Я тут же отреагировал:
— По-французски пижон — это голубь. Птица мира, которая любит какать на памятники. Я не люблю какать на памятники. Следовательно, я не пижон.
Класс гыгыкнул. Я не отводил взгляда от Жени Грузинского, он не отводил глаз от меня. Он смотрел угрожающе и почесывал правую скулу кулаком, намекая на то, что после школы меня ждет экзекуция. Женя редко дрался один, он был длинный, тощий и в общем-то слабый, но за ним стояла целая шобла, которая пыталась установить контроль над микрорайоном.
— Пять, — сказал Василь Палыч. — После урока останься, надо поговорить.
Когда все убежали на перемену, а я со своим портфельчиком мялся за спиной Василь Палыча, что-то записывающего в журнал, он, не оборачиваясь, сказал:
— Сирожа, я ведь давно на тебя смотру. Сколько тебе лет, Сирожа?
— Тридцать семь, — честно ответил я. — То есть тридцать семь с половиной.
Василь Палыч сокрушенно цыкнул, вздохнул, тяжело сказал:
— Ладно, иди.
Я так тогда и не понял.
После школы меня, естественно, ждали. Жердь Грузинский и целая куча сосунков с акульими мордами.
По натуре я неагрессивен и нерешителен. Я не то чтобы боюсь драться, просто непроизвольно стараюсь избегать мордобития. Женька Грузинский расценивал это как слабость, но поскольку я хорохорился, старался меня задавить — всегда, и в той, первой, жизни и во всех последующих, — потому что хоть я и неагрессивен до патологии, но вообще-то не прогибаюсь. Слишком часто ко мне Грузин не привязывался, но время от времени доставал. Насмешки над собой он спустить не мог, так что сейчас меня ждала серьезная и унизительная процедура.
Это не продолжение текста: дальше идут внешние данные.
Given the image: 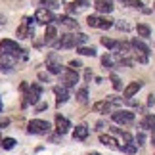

Они стояли у ступенек школы — Грузин поодаль и штук сто заморышей впереди (я-то по сравнению с ними был ползаморыша). Ну, может, заморышей было немного меньше, чем сто, человек пять-шесть, я не знаю.
Если бы меня застали врасплох, то, скорее всего, я повел бы себя как обычно, то есть безропотно снес бы две-три плюхи, чтобы потом беспорядочно и неэффективно замахать кулаками, мешая юшку из носа с собственными слезами, и, конечно же, был бы бит и наземь повален, чем бы все и кончилось — в то время не было принято колотить ногами лежачих, от них отворачивались и уходили, гордо посмеиваясь.